THE EXERCISE -
Reproduce verbatim the passage of the steel futures report between "Steel Futures end" and "to be convinced.", inclusive.

Steel Futures end the week higher than the last, traders still cautious
Steel futures markets carried most of this week’s gains into the weekend, albeit with a markedly more cautious approach by most to Friday’s trade. The LME EAF segment rally looked to sputter and run out of steam as some paper market traders feared we have seen the last of fresh bookings at higher prices. The focus is now very clearly on finished products as a signal for these markets’ next move. Some early signs are promising, with the LME Rebar index ending the week much higher than the last. But a large portion of the market clearly remains to be convinced.

DATA PROVIDED -
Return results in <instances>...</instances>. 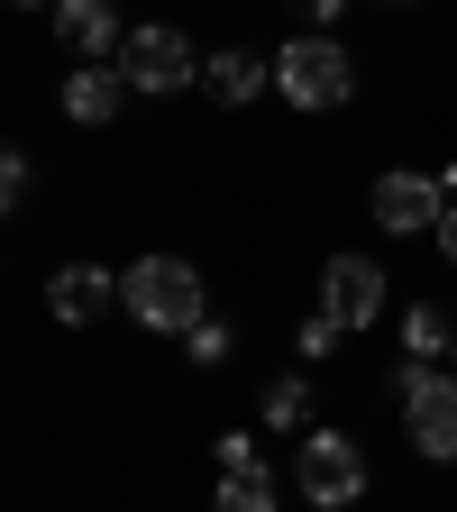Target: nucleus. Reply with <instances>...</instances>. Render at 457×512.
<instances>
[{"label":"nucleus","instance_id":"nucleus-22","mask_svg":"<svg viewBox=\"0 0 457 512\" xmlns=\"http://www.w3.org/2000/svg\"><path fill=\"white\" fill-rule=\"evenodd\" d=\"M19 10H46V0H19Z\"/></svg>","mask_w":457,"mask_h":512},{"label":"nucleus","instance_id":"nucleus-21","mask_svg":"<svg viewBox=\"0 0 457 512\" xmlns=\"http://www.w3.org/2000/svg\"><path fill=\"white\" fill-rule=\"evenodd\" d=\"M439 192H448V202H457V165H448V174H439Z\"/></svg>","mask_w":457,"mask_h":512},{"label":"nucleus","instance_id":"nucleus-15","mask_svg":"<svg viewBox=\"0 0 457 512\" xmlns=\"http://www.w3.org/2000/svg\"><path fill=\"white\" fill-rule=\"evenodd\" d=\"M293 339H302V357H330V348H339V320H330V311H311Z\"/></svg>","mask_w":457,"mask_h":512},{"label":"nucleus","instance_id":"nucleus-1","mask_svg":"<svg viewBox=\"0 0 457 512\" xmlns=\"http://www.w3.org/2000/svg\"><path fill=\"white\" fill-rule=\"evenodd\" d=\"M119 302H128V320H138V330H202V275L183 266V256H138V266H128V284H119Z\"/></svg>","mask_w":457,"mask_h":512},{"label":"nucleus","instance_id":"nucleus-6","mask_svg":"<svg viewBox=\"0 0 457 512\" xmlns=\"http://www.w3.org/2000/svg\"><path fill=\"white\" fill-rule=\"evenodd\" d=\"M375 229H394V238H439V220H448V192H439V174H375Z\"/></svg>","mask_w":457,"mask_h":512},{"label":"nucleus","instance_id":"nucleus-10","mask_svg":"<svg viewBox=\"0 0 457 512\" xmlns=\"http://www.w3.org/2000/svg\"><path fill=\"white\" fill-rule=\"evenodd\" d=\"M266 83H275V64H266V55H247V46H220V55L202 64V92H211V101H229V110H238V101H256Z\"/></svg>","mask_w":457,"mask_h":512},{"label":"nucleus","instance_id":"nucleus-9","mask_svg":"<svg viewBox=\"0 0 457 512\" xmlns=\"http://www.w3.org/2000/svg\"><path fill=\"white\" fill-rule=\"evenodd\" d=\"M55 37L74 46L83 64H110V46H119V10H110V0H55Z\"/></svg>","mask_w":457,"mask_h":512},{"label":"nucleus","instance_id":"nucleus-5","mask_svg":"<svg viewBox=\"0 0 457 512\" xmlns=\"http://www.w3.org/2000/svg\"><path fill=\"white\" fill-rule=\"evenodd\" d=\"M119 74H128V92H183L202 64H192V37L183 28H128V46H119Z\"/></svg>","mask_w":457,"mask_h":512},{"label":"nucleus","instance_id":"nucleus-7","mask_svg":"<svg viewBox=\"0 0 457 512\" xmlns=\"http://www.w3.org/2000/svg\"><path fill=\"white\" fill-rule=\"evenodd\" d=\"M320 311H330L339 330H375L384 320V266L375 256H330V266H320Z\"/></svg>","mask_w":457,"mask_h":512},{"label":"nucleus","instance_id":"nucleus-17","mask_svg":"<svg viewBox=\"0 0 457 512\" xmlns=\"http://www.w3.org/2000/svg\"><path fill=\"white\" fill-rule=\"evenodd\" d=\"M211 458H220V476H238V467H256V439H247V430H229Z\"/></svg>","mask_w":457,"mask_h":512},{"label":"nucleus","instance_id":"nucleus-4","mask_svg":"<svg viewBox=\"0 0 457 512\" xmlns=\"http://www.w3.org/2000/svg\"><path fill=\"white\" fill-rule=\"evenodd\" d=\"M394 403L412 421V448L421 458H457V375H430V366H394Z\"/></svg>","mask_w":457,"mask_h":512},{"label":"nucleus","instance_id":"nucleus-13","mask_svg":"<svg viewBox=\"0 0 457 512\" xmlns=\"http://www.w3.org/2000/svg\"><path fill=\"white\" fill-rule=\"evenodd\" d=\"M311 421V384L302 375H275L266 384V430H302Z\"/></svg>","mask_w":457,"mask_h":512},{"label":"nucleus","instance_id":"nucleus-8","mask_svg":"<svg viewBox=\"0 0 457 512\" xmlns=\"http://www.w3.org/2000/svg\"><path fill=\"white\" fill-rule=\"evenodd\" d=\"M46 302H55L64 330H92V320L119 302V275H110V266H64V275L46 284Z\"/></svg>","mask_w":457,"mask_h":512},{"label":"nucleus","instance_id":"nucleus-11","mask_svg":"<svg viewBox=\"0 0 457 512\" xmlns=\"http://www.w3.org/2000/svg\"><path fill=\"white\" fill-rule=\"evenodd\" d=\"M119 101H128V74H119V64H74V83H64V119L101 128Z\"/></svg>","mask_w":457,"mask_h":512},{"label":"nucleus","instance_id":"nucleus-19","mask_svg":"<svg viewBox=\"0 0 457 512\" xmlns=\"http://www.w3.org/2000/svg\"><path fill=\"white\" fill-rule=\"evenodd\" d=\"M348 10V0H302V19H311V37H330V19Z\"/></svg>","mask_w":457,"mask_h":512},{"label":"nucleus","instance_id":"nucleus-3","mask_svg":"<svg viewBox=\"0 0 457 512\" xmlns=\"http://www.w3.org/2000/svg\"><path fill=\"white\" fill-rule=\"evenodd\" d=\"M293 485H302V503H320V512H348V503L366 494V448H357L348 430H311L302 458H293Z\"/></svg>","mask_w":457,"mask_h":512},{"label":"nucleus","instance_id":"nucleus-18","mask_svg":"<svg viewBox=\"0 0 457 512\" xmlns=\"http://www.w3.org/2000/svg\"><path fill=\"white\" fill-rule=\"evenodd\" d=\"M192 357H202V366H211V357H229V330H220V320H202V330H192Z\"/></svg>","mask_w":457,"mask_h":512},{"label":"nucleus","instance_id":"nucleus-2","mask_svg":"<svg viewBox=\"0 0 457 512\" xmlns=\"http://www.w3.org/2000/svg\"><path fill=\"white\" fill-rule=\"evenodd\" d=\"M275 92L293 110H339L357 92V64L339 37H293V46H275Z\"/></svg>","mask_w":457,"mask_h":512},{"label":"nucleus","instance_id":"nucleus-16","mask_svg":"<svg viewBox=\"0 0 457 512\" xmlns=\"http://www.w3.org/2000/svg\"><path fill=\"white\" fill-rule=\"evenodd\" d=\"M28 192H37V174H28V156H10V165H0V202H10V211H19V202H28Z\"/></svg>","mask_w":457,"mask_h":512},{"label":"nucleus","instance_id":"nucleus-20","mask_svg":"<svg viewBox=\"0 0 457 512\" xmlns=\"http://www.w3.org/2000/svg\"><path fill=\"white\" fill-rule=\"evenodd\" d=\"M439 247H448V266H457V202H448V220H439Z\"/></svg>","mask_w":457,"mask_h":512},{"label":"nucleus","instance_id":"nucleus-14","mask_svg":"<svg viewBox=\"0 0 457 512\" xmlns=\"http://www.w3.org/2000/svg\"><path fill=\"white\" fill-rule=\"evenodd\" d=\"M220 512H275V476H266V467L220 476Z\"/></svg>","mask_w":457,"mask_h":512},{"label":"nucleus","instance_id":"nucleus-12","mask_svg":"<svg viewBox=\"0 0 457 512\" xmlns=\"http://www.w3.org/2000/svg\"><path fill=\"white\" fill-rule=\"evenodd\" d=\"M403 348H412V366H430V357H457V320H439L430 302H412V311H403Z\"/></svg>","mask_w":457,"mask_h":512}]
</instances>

OUTPUT FOR THIS TASK -
Steel Futures end the week higher than the last, traders still cautious
Steel futures markets carried most of this week’s gains into the weekend, albeit with a markedly more cautious approach by most to Friday’s trade. The LME EAF segment rally looked to sputter and run out of steam as some paper market traders feared we have seen the last of fresh bookings at higher prices. The focus is now very clearly on finished products as a signal for these markets’ next move. Some early signs are promising, with the LME Rebar index ending the week much higher than the last. But a large portion of the market clearly remains to be convinced.